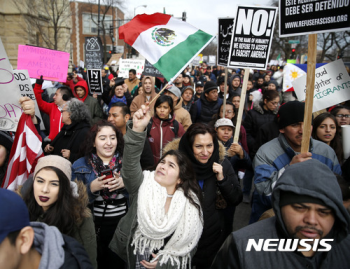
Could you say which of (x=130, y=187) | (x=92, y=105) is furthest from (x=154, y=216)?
(x=92, y=105)

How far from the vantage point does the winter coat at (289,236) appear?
1.31 m

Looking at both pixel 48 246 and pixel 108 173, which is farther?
pixel 108 173

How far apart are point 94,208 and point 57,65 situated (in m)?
3.03

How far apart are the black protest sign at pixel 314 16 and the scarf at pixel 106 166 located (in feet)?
6.59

• • • • •

WHAT IS REQUIRED: Put the entry lines above, from the line containing "How far apart are the" through the end of the entries, inclusive, into a Markdown table with the columns Index and Text, leaving out blank lines.

RESPONSE TO THIS EXERCISE:
| Index | Text |
|---|---|
| 1 | How far apart are the black protest sign at pixel 314 16 and the scarf at pixel 106 166 located (in feet)? |
| 2 | 6.59 |